SHE’S NOT FORGOTTEN
School district honors the memory of road-rage victim with scholarship
WEST WHITELAND » The West Chester Area School District is establishing a scholarship fund to honor the memory of slain 2017 Rustin High School graduate Bianca Roberson.
Roberson, 18, was killed in June when a Delaware County man, allegedly in a fit of road rage, fired a single shot and murdered her on the Route 100 Bypass.
A moment of silence was held for what Schools Superintendent Dr. Jim Scanlon said was a “senseless act of violence,” at the start of Monday’s school board meeting.
School board President Chris McCune said that Roberson was “one of our own.”
“There is nothing we can do to bring her back, but to honor her memory,” McCune said.
A committee will solicit private donations and hold fundraisers, if needed, in the name of Roberson.
Scholarship recipients will be selected based on criteria agreed to by the Roberson family and a local school committee, including the Rustin principal and assistant principal, along with other staff members who may have known Roberson well, reads the district’s application to establish an account.
Roberson was headed to Jacksonville University. She had hoped to work with the FBI.
A scholarship fund at the Florida school is being established in Roberson’s, and her brother Mykel’s, names.
Those wishing to make a donation to the Roberson Scholarship Fund can do so by submitting checks made out to West Chester Area School District with Bianca Roberson Scholarship Fund in the memo section. Checks can be mailed to Dr. Mike Marano, Rustin High School, 1100 Shiloh Road, West Chester PA 19382.
A preliminary hearing to determine whether there is sufficient evidence to hold her alleged killer for trial has been postponed.
The hearing, which was scheduled to be held in mid-July at the Chester County Government Services Center in West Goshen, has been continued until Aug. 17, according to a prosecution spokesman.
The continuance came at the request of defense attorney Daniel McGarrigle of Media, who is representing defendant David Andrew Desper of Trainer. The request was not unexpected, and was not opposed by the Chester County District Attorney’s office. McGarrigle declined to discuss why he requested the continuance.

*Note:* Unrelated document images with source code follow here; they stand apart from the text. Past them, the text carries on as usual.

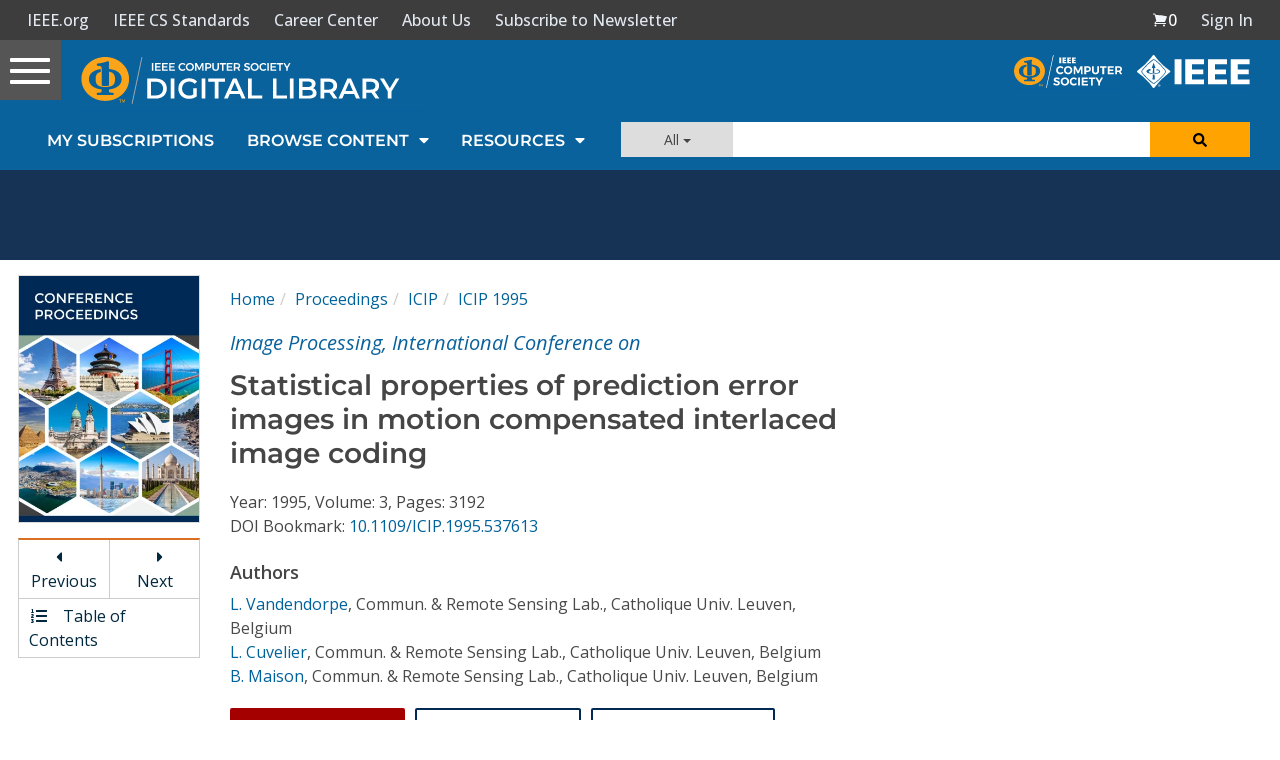

--- FILE ---
content_type: text/html; charset=utf-8
request_url: https://www.google.com/recaptcha/api2/aframe
body_size: 259
content:
<!DOCTYPE HTML><html><head><meta http-equiv="content-type" content="text/html; charset=UTF-8"></head><body><script nonce="uQ4kdXoBH0iKp2vHUTYpqQ">/** Anti-fraud and anti-abuse applications only. See google.com/recaptcha */ try{var clients={'sodar':'https://pagead2.googlesyndication.com/pagead/sodar?'};window.addEventListener("message",function(a){try{if(a.source===window.parent){var b=JSON.parse(a.data);var c=clients[b['id']];if(c){var d=document.createElement('img');d.src=c+b['params']+'&rc='+(localStorage.getItem("rc::a")?sessionStorage.getItem("rc::b"):"");window.document.body.appendChild(d);sessionStorage.setItem("rc::e",parseInt(sessionStorage.getItem("rc::e")||0)+1);localStorage.setItem("rc::h",'1768546560099');}}}catch(b){}});window.parent.postMessage("_grecaptcha_ready", "*");}catch(b){}</script></body></html>

--- FILE ---
content_type: text/javascript
request_url: https://polo.feathr.co/v1/analytics/match/script.js?a_id=5cdda43ba3a493000bf82f7f&pk=feathr
body_size: -282
content:
(function (w) {
    
        
    if (typeof w.feathr === 'function') {
        w.feathr('integrate', 'ttd', '6969e0fc48ff3b00026ad4fb');
    }
        
        
    if (typeof w.feathr === 'function') {
        w.feathr('match', '6969e0fc48ff3b00026ad4fb');
    }
        
    
}(window));

--- FILE ---
content_type: application/javascript
request_url: https://prism.app-us1.com/?a=224472483&u=https%3A%2F%2Fwww.computer.org%2Fcsdl%2Fproceedings-article%2Ficip%2F1995%2F73103192%2F12OmNAYoKjW
body_size: 122
content:
window.visitorGlobalObject=window.visitorGlobalObject||window.prismGlobalObject;window.visitorGlobalObject.setVisitorId('43d70de0-2d4a-42cb-b11c-7f630c4202e7', '224472483');window.visitorGlobalObject.setWhitelistedServices('tracking', '224472483');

Desper. 28, is charged with first- and third-degree murder, possession of an instrument of crime, and recklessly endangering another person in the death of Roberson. He is being held without bail in Chester County Prison.
West Goshen police, who investigated the case with Chester County Detectives, say that they began the investigation when a onecar accident was reported around 5:30 p.m. on June 28 on the Route 100 spur west of Route 202. Police found Roberson, the driver, dead at the scene in a 2009 Chevrolet Malibu that had veered off the highway into a ditch.
When an autopsy was conducted, however, the cause of death was discovered to be a single gunshot wound to the head.
Investigators then went back and examined surveillance camera footage from the scene, and saw Roberson’s car jockeying for position with a red pickup truck as the two lanes of the highway merged into one before entering Route 202. They announced the murder at a press conference on June 29, and released photo of the pickup as it sped from the scene in asking the pubic for assistance in locating the unidentified driver.
In the days that ensued, a nationwide manhunt got underway for the driver and the Chevrolet pickup truck. At 2 a.m. Sunday, July 2, Desper surrendered at McGarrigle’s office after leaving the pickup, with its keys in the door lock, in the driveway of a house in Glen Mills.
Police were able to use a fragment of the bullet that killed Roberson to identify the murder weapon as a .40 caliber Smith & Wesson handgun. After identifying Desper as the owner of the pickup, investigators went to his home in Trainer, where they found the alleged murder weapon in a bedroom, and unused ammunition if a trash can outside the home, according to an arrest affidavit filed by West Goshen Detective Jose Torres, a former state trooper, and Chester County Detective Ben Martin, who came to the D.A.’s office from East Pikeland police.
Desper had purchased the gun legally in 2015, and had a permit to carry it — which means he could legally have it in his vehicle while he drove.
The case has been preassigned to Common Pleas Judge Ann Marie Wheatcraft. The prosecutors handling the case are Assistant District Attorneys Charles “Chad” Maloney and Christopher Miller.